The Amish Project
nytheatre.com review by Martin Denton
June 8, 2009
Jessica Dickey's solo play The Amish Project is thought-provoking, compelling theatre. It is inspired by a real event, the shooting of 10 children at a schoolhouse in Nickel Mines, Pennsylvania. But Dickey makes sure that we understand that the stories she tells and the characters she presents are all fictional: "I purposefully did not research the gunman or his widow, nor did I conduct any interviews of any kind," she writes in a program note. Dickey and director Sarah Cameron Sunde have nonetheless elected to present the play in a documentary style, the kind familiar to theatergoers from plays by Anna Deavere Smith and Moises Kaufman and to fans of countless "reality TV" shows where characters speak directly to the audience recounting their experiences; we jump back and forth between the various people involved and piece together a selective version of what actually happened. The fact that Dickey's work is fiction rather than fact-based doesn't make it feel less "true" because (a) she clearly captures an emotional truth in her work and (b) the message is the medium, to coin a phrase, and so if the play looks like a docudrama it will feel like one.
My ambivalence, then, about The Amish Project, mirrors that of its creator, who tells us that she wanted to respect the privacy of all the victims of the Nickel Mines shooting—the families of the little girls who were killed and the widow of the gunman—but at the same time is clearly willing to use their tragedy as source material for her art.

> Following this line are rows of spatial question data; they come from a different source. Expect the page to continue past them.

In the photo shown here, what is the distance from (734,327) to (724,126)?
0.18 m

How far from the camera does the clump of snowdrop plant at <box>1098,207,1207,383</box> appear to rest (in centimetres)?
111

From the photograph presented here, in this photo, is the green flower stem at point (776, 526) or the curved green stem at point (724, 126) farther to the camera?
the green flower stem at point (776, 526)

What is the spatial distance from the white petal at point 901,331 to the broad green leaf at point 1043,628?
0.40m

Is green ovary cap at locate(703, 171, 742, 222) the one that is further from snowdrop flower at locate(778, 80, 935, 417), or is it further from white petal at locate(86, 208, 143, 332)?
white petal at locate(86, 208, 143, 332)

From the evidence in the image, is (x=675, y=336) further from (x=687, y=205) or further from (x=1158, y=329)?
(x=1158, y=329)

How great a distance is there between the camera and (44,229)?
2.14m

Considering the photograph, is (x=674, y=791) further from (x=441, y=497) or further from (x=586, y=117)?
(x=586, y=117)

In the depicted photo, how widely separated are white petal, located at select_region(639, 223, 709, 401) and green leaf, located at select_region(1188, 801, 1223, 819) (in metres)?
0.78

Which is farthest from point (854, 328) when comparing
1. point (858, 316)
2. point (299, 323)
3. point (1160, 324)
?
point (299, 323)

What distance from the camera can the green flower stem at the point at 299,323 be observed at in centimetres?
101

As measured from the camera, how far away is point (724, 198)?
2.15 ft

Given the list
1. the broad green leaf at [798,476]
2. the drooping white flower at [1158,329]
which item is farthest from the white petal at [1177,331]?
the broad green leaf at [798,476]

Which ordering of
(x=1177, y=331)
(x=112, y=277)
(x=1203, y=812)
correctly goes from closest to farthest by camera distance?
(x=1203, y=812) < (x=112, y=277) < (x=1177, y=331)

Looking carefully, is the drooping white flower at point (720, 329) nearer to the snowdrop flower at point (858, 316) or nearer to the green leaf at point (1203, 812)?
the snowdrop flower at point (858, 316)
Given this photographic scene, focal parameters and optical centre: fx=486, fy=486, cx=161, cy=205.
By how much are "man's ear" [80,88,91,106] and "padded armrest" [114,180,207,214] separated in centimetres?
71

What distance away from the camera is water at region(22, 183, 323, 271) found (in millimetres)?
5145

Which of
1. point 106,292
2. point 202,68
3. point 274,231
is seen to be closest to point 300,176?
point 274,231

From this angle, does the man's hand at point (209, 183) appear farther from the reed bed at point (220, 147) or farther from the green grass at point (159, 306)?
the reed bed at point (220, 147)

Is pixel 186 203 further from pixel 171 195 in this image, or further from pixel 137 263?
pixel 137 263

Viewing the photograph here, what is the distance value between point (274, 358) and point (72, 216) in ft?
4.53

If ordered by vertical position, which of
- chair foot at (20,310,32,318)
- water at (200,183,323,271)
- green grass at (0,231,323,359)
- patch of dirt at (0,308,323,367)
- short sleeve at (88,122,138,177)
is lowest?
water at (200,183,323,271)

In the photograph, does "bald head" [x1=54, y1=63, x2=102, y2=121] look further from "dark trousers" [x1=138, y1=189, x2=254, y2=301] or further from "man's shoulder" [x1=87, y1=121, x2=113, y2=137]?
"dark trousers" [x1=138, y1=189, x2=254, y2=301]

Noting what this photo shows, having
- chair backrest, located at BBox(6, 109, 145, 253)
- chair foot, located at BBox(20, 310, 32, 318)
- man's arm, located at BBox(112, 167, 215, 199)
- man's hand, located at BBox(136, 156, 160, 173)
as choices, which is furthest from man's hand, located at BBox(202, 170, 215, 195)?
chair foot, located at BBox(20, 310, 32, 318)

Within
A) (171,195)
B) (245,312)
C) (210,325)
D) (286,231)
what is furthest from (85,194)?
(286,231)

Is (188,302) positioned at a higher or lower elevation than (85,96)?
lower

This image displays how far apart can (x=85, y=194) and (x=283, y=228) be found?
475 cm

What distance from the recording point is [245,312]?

I wondered, for example, why Dickey changed the names of people involved but not the location and date. The line between the actual and the virtual is very blurry here, and for me that's quite problematic.
That said, The Amish Project is extremely well-executed. The writing is intense and concise, and the seven characters that Dickey plays—effortlessly switching back and forth among them—are vivid and fully fleshed out. Sunde's direction is beautifully detailed; I liked the way she allows the characters to occupy space all over the stage instead of being locked into a specific location, relying on Dickey's skill as an actor and on the audience's imagination to know who's talking to us at any given time. The physical production—spare and simple—is exquisite; kudos to set designer Lauren Helpern, sound designer Jill BC DuBoff, and especially lighting designer Nicole Pearce, who uses a palette of rich primary colors that set the mood brilliantly and remind us of the majesty of nature in a way that one imagines the Amish characters in the play would particularly appreciate.
Dickey's choices as a writer are unfailingly interesting and sometimes surprising. The main character of The Amish Project is Velda, a six-year-old girl who we quickly realize is one of the victims of the shooting; Dickey uses her both to provide a window onto the often strange (to most Americans) lifestyle and customs of the Amish community. The other principal character is Carol Stuckey, widow of the gunman (renamed here); it is in her exploration of what it might be like to be this kind of innocent victim of a horrendous crime—i.e., a woman whose life is irrevocably changed for the worse solely because her husband is or became insane—that Dickey's compassion and intelligence as a playwright really shines. Carol is someone that people who control the coverage of human events (the media, historians, artists) seldom seem to look at.
Others in the play include Velda's older sister, Mary; a scholar on Amish culture; a Hispanic girl who has a memorable encounter with Carol Stuckey; and a non-Amish Nickel Mines resident. The fact that the Amish publicly forgave the real perpetrator of the shootings also pervades Dickey's play.
Only a month ago, Chiori Miyagawa gave theatergoers a play called I Have Been to Hiroshima Mon Amour, a meditation on memories of a national tragedy and who finally owns them. Dickey's Project provides a fascinating counterpoint to Miyagawa's themes. Is there a possible synthesis that can be extrapolated from these contemporary dramas that will actually point the way toward an end to these catastrophes?